▼▼▼

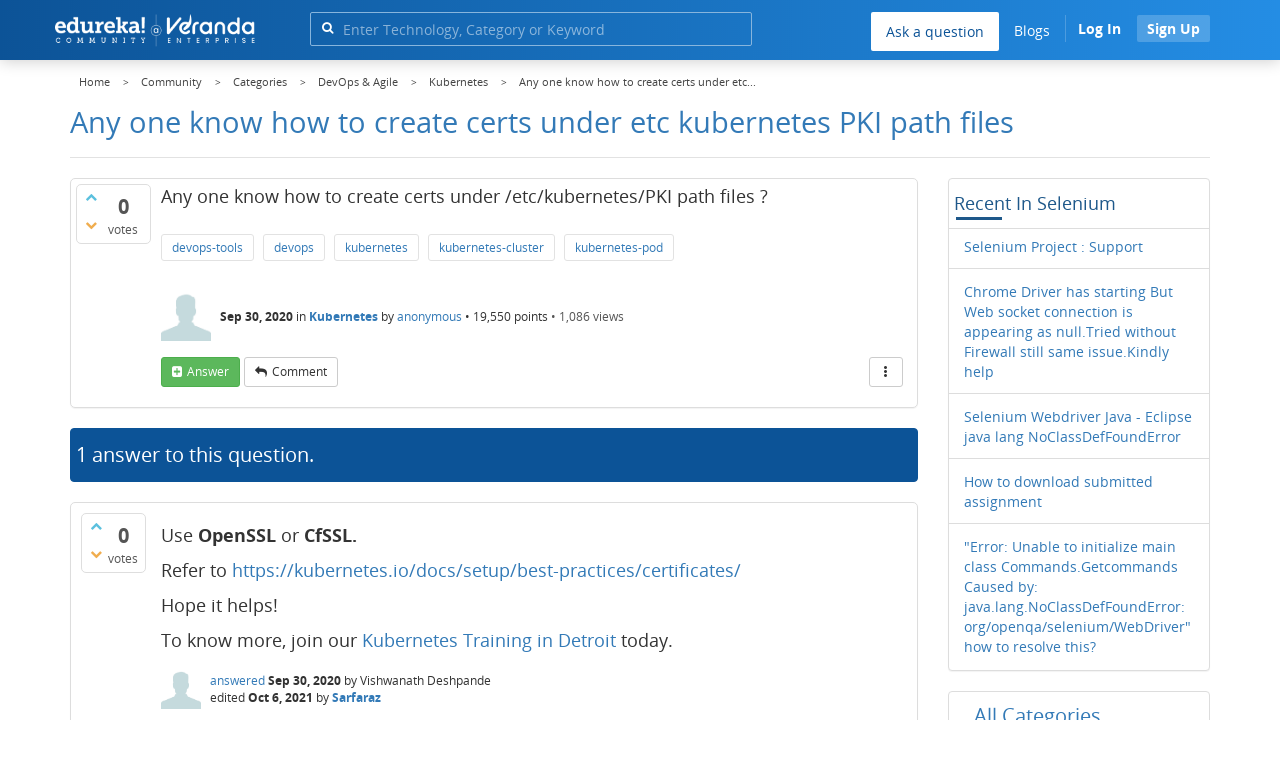

--- FILE ---
content_type: application/javascript
request_url: https://d1jnx9ba8s6j9r.cloudfront.net/community/qa-theme/Donut-theme/jsver.1769090410/js/edureka-clevertap.js
body_size: 487
content:
/* 
 * @description It has all the methods got clevertap communication
 * @author Kasa Sathish<kasa.sathish@edureka.co>
 */
var clevertap = {event:[], profile:[], account:[], onUserLogin:[], notifications:[], privacy:[]};
 // replace with the CLEVERTAP_ACCOUNT_ID with the actual ACCOUNT ID value from your Dashboard -> Settings page
clevertap.account.push({"id": clevertap_AccountId});
clevertap.privacy.push({optOut: false}); //set the flag to true, if the user of the device opts out of sharing their data
clevertap.privacy.push({useIP: false}); //set the flag to true, if the user agrees to share their IP data
 (function () {
         var wzrk = document.createElement('script');
         wzrk.type = 'text/javascript';
         wzrk.async = true;
         wzrk.src = ('https:' == document.location.protocol ? 'https://d2r1yp2w7bby2u.cloudfront.net' : 'http://static.clevertap.com') + '/js/clevertap.min.js';
         var s = document.getElementsByTagName('script')[0];
         s.parentNode.insertBefore(wzrk, s);
  })();
 
function trackEvent(eventName, metaData) {
    if (typeof metaData === 'undefined') {
        return clevertap.event.push(eventName);
    } else {
        return clevertap.event.push(eventName, metaData);
    }
} 

function pushProperties(properties) {
    if (typeof properties !== 'undefined') {
        return clevertap.onUserLogin.push({
            Site: properties
        });
    }
    return false;
}

--- FILE ---
content_type: image/svg+xml
request_url: https://d1jnx9ba8s6j9r.cloudfront.net/imgver.1769090410/img/blog-tick.svg
body_size: -211
content:
<?xml version="1.0" encoding="UTF-8"?>
<svg width="46px" height="46px" viewBox="0 0 46 46" version="1.1" xmlns="http://www.w3.org/2000/svg" xmlns:xlink="http://www.w3.org/1999/xlink">
    <!-- Generator: Sketch 56 (81588) - https://sketch.com -->
    <title>Group 2</title>
    <desc>Created with Sketch.</desc>
    <defs>
        <linearGradient x1="50%" y1="0%" x2="50%" y2="100%" id="linearGradient-1">
            <stop stop-color="#B4EC51" offset="0%"></stop>
            <stop stop-color="#429321" offset="100%"></stop>
        </linearGradient>
    </defs>
    <g id="Page-1" stroke="none" stroke-width="1" fill="none" fill-rule="evenodd">
        <g id="blog-July-register-for-webinar-success" transform="translate(-216.000000, -153.000000)">
            <g id="Group-2" transform="translate(216.000000, 153.000000)">
                <circle id="Oval" fill="url(#linearGradient-1)" cx="23" cy="23" r="23"></circle>
                <polygon id="Shape" stroke="#FFFFFF" fill="#FFFFFF" points="18.9545455 28.0298507 12.9886364 22.0746269 11 24.0597015 18.9545455 32 36 14.9850746 34.0113636 13"></polygon>
            </g>
        </g>
    </g>
</svg>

▲▲▲

■ TASK
Write out the material above exactly; no pictures.

■ THE COMPLETED TASK
--- FILE ---
content_type: application/javascript
request_url: https://d1jnx9ba8s6j9r.cloudfront.net/community/qa-theme/Donut-theme/jsver.1769090410/js/edureka-clevertap.js
body_size: 487
content:
/* 
 * @description It has all the methods got clevertap communication
 * @author Kasa Sathish<kasa.sathish@edureka.co>
 */
var clevertap = {event:[], profile:[], account:[], onUserLogin:[], notifications:[], privacy:[]};
 // replace with the CLEVERTAP_ACCOUNT_ID with the actual ACCOUNT ID value from your Dashboard -> Settings page
clevertap.account.push({"id": clevertap_AccountId});
clevertap.privacy.push({optOut: false}); //set the flag to true, if the user of the device opts out of sharing their data
clevertap.privacy.push({useIP: false}); //set the flag to true, if the user agrees to share their IP data
 (function () {
         var wzrk = document.createElement('script');
         wzrk.type = 'text/javascript';
         wzrk.async = true;
         wzrk.src = ('https:' == document.location.protocol ? 'https://d2r1yp2w7bby2u.cloudfront.net' : 'http://static.clevertap.com') + '/js/clevertap.min.js';
         var s = document.getElementsByTagName('script')[0];
         s.parentNode.insertBefore(wzrk, s);
  })();
 
function trackEvent(eventName, metaData) {
    if (typeof metaData === 'undefined') {
        return clevertap.event.push(eventName);
    } else {
        return clevertap.event.push(eventName, metaData);
    }
} 

function pushProperties(properties) {
    if (typeof properties !== 'undefined') {
        return clevertap.onUserLogin.push({
            Site: properties
        });
    }
    return false;
}

--- FILE ---
content_type: image/svg+xml
request_url: https://d1jnx9ba8s6j9r.cloudfront.net/imgver.1769090410/img/blog-tick.svg
body_size: -211
content:
<?xml version="1.0" encoding="UTF-8"?>
<svg width="46px" height="46px" viewBox="0 0 46 46" version="1.1" xmlns="http://www.w3.org/2000/svg" xmlns:xlink="http://www.w3.org/1999/xlink">
    <!-- Generator: Sketch 56 (81588) - https://sketch.com -->
    <title>Group 2</title>
    <desc>Created with Sketch.</desc>
    <defs>
        <linearGradient x1="50%" y1="0%" x2="50%" y2="100%" id="linearGradient-1">
            <stop stop-color="#B4EC51" offset="0%"></stop>
            <stop stop-color="#429321" offset="100%"></stop>
        </linearGradient>
    </defs>
    <g id="Page-1" stroke="none" stroke-width="1" fill="none" fill-rule="evenodd">
        <g id="blog-July-register-for-webinar-success" transform="translate(-216.000000, -153.000000)">
            <g id="Group-2" transform="translate(216.000000, 153.000000)">
                <circle id="Oval" fill="url(#linearGradient-1)" cx="23" cy="23" r="23"></circle>
                <polygon id="Shape" stroke="#FFFFFF" fill="#FFFFFF" points="18.9545455 28.0298507 12.9886364 22.0746269 11 24.0597015 18.9545455 32 36 14.9850746 34.0113636 13"></polygon>
            </g>
        </g>
    </g>
</svg>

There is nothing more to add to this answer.